GIVEN REQUEST: Copy out the entries exactly, from the first line to the last.

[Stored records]
::::::::::
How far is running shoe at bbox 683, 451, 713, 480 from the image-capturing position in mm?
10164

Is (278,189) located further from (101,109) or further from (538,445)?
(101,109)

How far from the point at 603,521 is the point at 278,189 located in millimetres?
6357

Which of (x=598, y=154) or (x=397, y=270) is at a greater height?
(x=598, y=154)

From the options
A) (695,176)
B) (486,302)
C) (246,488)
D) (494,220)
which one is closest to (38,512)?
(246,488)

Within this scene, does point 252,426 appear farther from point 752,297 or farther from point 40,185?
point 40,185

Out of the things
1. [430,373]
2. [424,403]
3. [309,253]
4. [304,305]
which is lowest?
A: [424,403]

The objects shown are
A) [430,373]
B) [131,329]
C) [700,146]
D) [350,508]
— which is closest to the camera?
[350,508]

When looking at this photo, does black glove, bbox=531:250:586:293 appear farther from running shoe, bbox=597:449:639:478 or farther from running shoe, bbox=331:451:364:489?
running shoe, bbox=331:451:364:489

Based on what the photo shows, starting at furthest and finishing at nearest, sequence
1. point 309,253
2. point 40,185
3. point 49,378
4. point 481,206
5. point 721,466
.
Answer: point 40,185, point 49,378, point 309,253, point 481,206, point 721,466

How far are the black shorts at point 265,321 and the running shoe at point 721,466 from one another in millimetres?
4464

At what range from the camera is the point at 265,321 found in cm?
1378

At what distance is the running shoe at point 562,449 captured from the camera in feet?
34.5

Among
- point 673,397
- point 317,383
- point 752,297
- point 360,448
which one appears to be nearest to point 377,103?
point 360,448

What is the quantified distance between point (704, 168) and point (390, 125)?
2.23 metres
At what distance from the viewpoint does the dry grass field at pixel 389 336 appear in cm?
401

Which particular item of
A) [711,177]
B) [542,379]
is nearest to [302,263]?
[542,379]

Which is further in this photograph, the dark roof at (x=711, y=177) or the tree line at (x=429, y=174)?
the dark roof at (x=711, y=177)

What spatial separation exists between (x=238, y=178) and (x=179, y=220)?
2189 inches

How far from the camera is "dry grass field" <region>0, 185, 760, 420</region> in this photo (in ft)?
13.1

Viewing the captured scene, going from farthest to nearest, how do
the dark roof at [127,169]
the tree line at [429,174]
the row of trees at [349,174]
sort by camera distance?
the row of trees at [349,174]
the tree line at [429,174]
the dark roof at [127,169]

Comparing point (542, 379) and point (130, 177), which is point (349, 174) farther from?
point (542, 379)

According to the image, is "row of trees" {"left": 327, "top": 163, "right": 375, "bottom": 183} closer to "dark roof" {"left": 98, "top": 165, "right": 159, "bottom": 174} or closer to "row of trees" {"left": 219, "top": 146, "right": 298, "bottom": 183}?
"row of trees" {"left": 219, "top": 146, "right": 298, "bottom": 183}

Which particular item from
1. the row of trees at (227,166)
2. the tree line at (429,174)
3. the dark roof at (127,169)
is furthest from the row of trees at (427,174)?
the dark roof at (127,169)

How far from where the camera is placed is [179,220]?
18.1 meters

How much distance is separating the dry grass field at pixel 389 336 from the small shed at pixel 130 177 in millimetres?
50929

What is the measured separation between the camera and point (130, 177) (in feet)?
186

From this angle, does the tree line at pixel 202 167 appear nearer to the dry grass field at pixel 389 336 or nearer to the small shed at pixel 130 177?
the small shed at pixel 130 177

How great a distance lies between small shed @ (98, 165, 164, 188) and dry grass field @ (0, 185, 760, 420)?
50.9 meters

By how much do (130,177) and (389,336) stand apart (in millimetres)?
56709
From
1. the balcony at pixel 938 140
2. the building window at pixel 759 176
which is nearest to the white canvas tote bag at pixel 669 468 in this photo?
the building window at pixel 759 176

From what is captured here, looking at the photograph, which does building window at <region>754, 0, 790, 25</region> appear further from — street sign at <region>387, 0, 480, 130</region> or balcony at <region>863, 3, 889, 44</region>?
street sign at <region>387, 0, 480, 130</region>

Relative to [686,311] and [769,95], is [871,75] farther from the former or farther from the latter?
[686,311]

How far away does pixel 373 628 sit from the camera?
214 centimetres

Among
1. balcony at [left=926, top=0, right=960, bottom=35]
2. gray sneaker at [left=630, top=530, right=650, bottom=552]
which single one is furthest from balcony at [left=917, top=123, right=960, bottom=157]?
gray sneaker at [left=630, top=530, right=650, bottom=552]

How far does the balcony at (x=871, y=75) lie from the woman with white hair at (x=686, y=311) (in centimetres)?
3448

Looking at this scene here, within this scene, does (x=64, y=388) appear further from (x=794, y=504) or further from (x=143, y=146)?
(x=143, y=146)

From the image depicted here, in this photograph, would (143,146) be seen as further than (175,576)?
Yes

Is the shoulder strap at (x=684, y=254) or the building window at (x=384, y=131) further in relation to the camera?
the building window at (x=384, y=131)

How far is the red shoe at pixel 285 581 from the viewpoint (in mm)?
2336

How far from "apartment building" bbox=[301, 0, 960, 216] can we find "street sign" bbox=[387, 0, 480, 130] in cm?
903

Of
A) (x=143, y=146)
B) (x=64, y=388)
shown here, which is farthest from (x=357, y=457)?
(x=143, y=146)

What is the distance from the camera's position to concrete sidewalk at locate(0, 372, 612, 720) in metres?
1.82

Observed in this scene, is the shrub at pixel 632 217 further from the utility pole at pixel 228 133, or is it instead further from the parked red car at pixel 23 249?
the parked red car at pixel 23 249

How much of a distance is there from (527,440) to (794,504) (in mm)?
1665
::::::::::
RESPONSE BELOW:
How far is running shoe at bbox 683, 451, 713, 480 from the image-capturing position in mm?
10164

Is (278,189) located further from (101,109) or further from (538,445)?
(101,109)

How far from the point at 603,521 is the point at 278,189 located in millimetres?
6357

Which of (x=598, y=154) or (x=397, y=270) is at a greater height?
(x=598, y=154)

From the options
A) (695,176)
B) (486,302)
C) (246,488)
D) (494,220)
which one is closest to (38,512)?
(246,488)

Within this scene, does point 252,426 appear farther from point 752,297 or farther from point 40,185?
point 40,185

Out of the things
1. [430,373]
2. [424,403]
3. [309,253]
4. [304,305]
which is lowest?
A: [424,403]

The objects shown are
A) [430,373]
B) [131,329]
C) [700,146]
D) [350,508]
— which is closest to the camera?
[350,508]

When looking at this photo, does black glove, bbox=531:250:586:293 appear farther from running shoe, bbox=597:449:639:478 or farther from running shoe, bbox=331:451:364:489?
running shoe, bbox=331:451:364:489

Based on what the photo shows, starting at furthest and finishing at nearest, sequence
1. point 309,253
2. point 40,185
3. point 49,378
4. point 481,206
5. point 721,466
.
Answer: point 40,185, point 49,378, point 309,253, point 481,206, point 721,466

How far are the black shorts at point 265,321 and the running shoe at point 721,466 from one another in millimetres?
4464

At what range from the camera is the point at 265,321 found in cm?
1378

At what distance is the running shoe at point 562,449 captured from the camera in feet?
34.5

Among
- point 673,397
- point 317,383
- point 752,297
- point 360,448
which one appears to be nearest to point 377,103?
point 360,448

What is the quantified distance between point (704, 168) and point (390, 125)?
2.23 metres
At what distance from the viewpoint does the dry grass field at pixel 389 336 appear in cm?
401

Which particular item of
A) [711,177]
B) [542,379]
is nearest to [302,263]?
[542,379]

Which is further in this photograph, the dark roof at (x=711, y=177) or the tree line at (x=429, y=174)?
the dark roof at (x=711, y=177)

What spatial separation exists between (x=238, y=178) and (x=179, y=220)?
2189 inches

How far from the camera is "dry grass field" <region>0, 185, 760, 420</region> in this photo (in ft)?
13.1

Viewing the captured scene, going from farthest to nearest, how do
the dark roof at [127,169]
the tree line at [429,174]
the row of trees at [349,174]
sort by camera distance?
the row of trees at [349,174]
the tree line at [429,174]
the dark roof at [127,169]

Comparing point (542, 379) and point (130, 177), which is point (349, 174) farther from?
point (542, 379)

According to the image, is "row of trees" {"left": 327, "top": 163, "right": 375, "bottom": 183} closer to "dark roof" {"left": 98, "top": 165, "right": 159, "bottom": 174} or closer to "row of trees" {"left": 219, "top": 146, "right": 298, "bottom": 183}?
"row of trees" {"left": 219, "top": 146, "right": 298, "bottom": 183}

Which particular item from
1. the row of trees at (227,166)
2. the tree line at (429,174)
3. the dark roof at (127,169)
is furthest from the row of trees at (427,174)?
the dark roof at (127,169)

How far from where the camera is placed is [179,220]?
18.1 meters

How much distance is separating the dry grass field at pixel 389 336 from the small shed at pixel 130 177 in millimetres?
50929

What is the measured separation between the camera and point (130, 177) (in feet)?
186

From this angle, does the tree line at pixel 202 167 appear nearer to the dry grass field at pixel 389 336 or nearer to the small shed at pixel 130 177?
the small shed at pixel 130 177

How great a distance lies between small shed @ (98, 165, 164, 188) and dry grass field @ (0, 185, 760, 420)?
50.9 meters

By how much do (130,177) and (389,336) stand apart (in millimetres)?
56709
From
1. the balcony at pixel 938 140
2. the building window at pixel 759 176
which is nearest to the white canvas tote bag at pixel 669 468 in this photo?
the building window at pixel 759 176

From what is captured here, looking at the photograph, which does building window at <region>754, 0, 790, 25</region> appear further from — street sign at <region>387, 0, 480, 130</region> or balcony at <region>863, 3, 889, 44</region>?
street sign at <region>387, 0, 480, 130</region>

Relative to [686,311] and [769,95], is [871,75] farther from the former or farther from the latter?
[686,311]

How far away does pixel 373 628 sit from the camera?
214 centimetres

Among
1. balcony at [left=926, top=0, right=960, bottom=35]
2. gray sneaker at [left=630, top=530, right=650, bottom=552]
which single one is furthest from balcony at [left=917, top=123, right=960, bottom=157]?
gray sneaker at [left=630, top=530, right=650, bottom=552]

How far does the balcony at (x=871, y=75) lie from the woman with white hair at (x=686, y=311) (in centimetres)?
3448

Looking at this scene here, within this scene, does (x=64, y=388) appear further from (x=794, y=504) or further from (x=143, y=146)?
(x=143, y=146)

From the image depicted here, in this photograph, would (143,146) be seen as further than (175,576)?
Yes

Is the shoulder strap at (x=684, y=254) or the building window at (x=384, y=131) further in relation to the camera?
the building window at (x=384, y=131)

How far is the red shoe at pixel 285 581 from the viewpoint (in mm)?
2336

How far from "apartment building" bbox=[301, 0, 960, 216] can we find "street sign" bbox=[387, 0, 480, 130] in cm?
903

Of
A) (x=143, y=146)
B) (x=64, y=388)
shown here, which is farthest from (x=357, y=457)?
(x=143, y=146)

What is the distance from the camera's position to concrete sidewalk at locate(0, 372, 612, 720) in metres?
1.82

Observed in this scene, is the shrub at pixel 632 217 further from the utility pole at pixel 228 133, or is it instead further from the parked red car at pixel 23 249?
the parked red car at pixel 23 249

How much of a distance is there from (527,440) to (794,504) (in mm)?
1665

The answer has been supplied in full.